**Work task**
Copy out all of the data below with no alterations.

(Dataset entries)

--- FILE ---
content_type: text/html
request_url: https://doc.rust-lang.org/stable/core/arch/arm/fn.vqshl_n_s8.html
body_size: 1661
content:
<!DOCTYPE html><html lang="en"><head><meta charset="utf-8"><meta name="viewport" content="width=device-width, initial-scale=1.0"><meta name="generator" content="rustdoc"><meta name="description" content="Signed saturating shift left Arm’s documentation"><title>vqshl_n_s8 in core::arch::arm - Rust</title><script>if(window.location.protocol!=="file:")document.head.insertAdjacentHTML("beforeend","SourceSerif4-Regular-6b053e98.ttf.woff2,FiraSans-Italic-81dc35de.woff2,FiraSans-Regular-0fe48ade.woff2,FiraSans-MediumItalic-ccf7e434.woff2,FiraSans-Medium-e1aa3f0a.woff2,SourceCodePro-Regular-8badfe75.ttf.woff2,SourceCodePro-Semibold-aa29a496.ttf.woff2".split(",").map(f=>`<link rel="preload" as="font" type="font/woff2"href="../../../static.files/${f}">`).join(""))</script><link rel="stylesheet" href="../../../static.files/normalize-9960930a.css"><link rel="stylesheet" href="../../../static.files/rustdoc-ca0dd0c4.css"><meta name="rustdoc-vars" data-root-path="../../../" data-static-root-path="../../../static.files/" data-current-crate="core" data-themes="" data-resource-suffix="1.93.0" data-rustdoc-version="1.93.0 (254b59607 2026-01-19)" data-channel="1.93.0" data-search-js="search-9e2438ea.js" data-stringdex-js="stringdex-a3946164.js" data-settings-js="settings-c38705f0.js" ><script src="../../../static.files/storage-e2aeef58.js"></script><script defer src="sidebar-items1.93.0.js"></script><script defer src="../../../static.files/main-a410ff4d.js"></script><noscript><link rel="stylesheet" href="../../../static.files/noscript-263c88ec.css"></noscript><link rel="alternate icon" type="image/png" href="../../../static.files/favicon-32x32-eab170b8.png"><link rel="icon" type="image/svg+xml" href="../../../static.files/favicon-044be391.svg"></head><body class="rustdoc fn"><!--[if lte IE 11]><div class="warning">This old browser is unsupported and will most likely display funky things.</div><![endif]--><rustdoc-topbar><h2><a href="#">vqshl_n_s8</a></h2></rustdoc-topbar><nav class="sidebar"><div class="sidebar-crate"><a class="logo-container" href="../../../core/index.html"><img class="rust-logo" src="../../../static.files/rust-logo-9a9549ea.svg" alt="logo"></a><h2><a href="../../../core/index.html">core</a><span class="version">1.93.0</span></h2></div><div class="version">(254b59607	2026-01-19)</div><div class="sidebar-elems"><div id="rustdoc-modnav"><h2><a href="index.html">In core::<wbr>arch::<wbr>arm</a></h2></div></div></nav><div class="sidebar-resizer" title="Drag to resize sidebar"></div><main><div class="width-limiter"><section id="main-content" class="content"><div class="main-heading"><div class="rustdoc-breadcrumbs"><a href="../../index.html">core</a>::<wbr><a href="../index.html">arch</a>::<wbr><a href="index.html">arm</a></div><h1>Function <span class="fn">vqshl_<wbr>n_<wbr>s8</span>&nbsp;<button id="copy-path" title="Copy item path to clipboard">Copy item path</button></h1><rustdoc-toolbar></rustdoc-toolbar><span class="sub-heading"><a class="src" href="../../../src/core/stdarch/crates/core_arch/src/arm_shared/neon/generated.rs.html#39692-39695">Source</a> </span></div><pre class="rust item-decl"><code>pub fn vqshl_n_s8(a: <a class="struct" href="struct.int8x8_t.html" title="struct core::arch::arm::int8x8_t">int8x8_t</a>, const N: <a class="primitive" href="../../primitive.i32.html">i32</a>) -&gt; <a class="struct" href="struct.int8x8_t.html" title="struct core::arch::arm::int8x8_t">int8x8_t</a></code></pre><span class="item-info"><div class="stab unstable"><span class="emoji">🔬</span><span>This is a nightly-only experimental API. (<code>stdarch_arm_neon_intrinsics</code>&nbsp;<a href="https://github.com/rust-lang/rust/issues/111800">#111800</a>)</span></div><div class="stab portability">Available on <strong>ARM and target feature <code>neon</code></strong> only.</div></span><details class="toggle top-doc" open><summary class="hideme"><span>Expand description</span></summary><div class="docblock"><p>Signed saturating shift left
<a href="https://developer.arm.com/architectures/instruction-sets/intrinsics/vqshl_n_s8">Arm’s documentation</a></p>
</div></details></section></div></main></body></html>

**Output for this exercise**
--- FILE ---
content_type: text/html
request_url: https://doc.rust-lang.org/stable/core/arch/arm/fn.vqshl_n_s8.html
body_size: 1661
content:
<!DOCTYPE html><html lang="en"><head><meta charset="utf-8"><meta name="viewport" content="width=device-width, initial-scale=1.0"><meta name="generator" content="rustdoc"><meta name="description" content="Signed saturating shift left Arm’s documentation"><title>vqshl_n_s8 in core::arch::arm - Rust</title><script>if(window.location.protocol!=="file:")document.head.insertAdjacentHTML("beforeend","SourceSerif4-Regular-6b053e98.ttf.woff2,FiraSans-Italic-81dc35de.woff2,FiraSans-Regular-0fe48ade.woff2,FiraSans-MediumItalic-ccf7e434.woff2,FiraSans-Medium-e1aa3f0a.woff2,SourceCodePro-Regular-8badfe75.ttf.woff2,SourceCodePro-Semibold-aa29a496.ttf.woff2".split(",").map(f=>`<link rel="preload" as="font" type="font/woff2"href="../../../static.files/${f}">`).join(""))</script><link rel="stylesheet" href="../../../static.files/normalize-9960930a.css"><link rel="stylesheet" href="../../../static.files/rustdoc-ca0dd0c4.css"><meta name="rustdoc-vars" data-root-path="../../../" data-static-root-path="../../../static.files/" data-current-crate="core" data-themes="" data-resource-suffix="1.93.0" data-rustdoc-version="1.93.0 (254b59607 2026-01-19)" data-channel="1.93.0" data-search-js="search-9e2438ea.js" data-stringdex-js="stringdex-a3946164.js" data-settings-js="settings-c38705f0.js" ><script src="../../../static.files/storage-e2aeef58.js"></script><script defer src="sidebar-items1.93.0.js"></script><script defer src="../../../static.files/main-a410ff4d.js"></script><noscript><link rel="stylesheet" href="../../../static.files/noscript-263c88ec.css"></noscript><link rel="alternate icon" type="image/png" href="../../../static.files/favicon-32x32-eab170b8.png"><link rel="icon" type="image/svg+xml" href="../../../static.files/favicon-044be391.svg"></head><body class="rustdoc fn"><!--[if lte IE 11]><div class="warning">This old browser is unsupported and will most likely display funky things.</div><![endif]--><rustdoc-topbar><h2><a href="#">vqshl_n_s8</a></h2></rustdoc-topbar><nav class="sidebar"><div class="sidebar-crate"><a class="logo-container" href="../../../core/index.html"><img class="rust-logo" src="../../../static.files/rust-logo-9a9549ea.svg" alt="logo"></a><h2><a href="../../../core/index.html">core</a><span class="version">1.93.0</span></h2></div><div class="version">(254b59607	2026-01-19)</div><div class="sidebar-elems"><div id="rustdoc-modnav"><h2><a href="index.html">In core::<wbr>arch::<wbr>arm</a></h2></div></div></nav><div class="sidebar-resizer" title="Drag to resize sidebar"></div><main><div class="width-limiter"><section id="main-content" class="content"><div class="main-heading"><div class="rustdoc-breadcrumbs"><a href="../../index.html">core</a>::<wbr><a href="../index.html">arch</a>::<wbr><a href="index.html">arm</a></div><h1>Function <span class="fn">vqshl_<wbr>n_<wbr>s8</span>&nbsp;<button id="copy-path" title="Copy item path to clipboard">Copy item path</button></h1><rustdoc-toolbar></rustdoc-toolbar><span class="sub-heading"><a class="src" href="../../../src/core/stdarch/crates/core_arch/src/arm_shared/neon/generated.rs.html#39692-39695">Source</a> </span></div><pre class="rust item-decl"><code>pub fn vqshl_n_s8(a: <a class="struct" href="struct.int8x8_t.html" title="struct core::arch::arm::int8x8_t">int8x8_t</a>, const N: <a class="primitive" href="../../primitive.i32.html">i32</a>) -&gt; <a class="struct" href="struct.int8x8_t.html" title="struct core::arch::arm::int8x8_t">int8x8_t</a></code></pre><span class="item-info"><div class="stab unstable"><span class="emoji">🔬</span><span>This is a nightly-only experimental API. (<code>stdarch_arm_neon_intrinsics</code>&nbsp;<a href="https://github.com/rust-lang/rust/issues/111800">#111800</a>)</span></div><div class="stab portability">Available on <strong>ARM and target feature <code>neon</code></strong> only.</div></span><details class="toggle top-doc" open><summary class="hideme"><span>Expand description</span></summary><div class="docblock"><p>Signed saturating shift left
<a href="https://developer.arm.com/architectures/instruction-sets/intrinsics/vqshl_n_s8">Arm’s documentation</a></p>
</div></details></section></div></main></body></html>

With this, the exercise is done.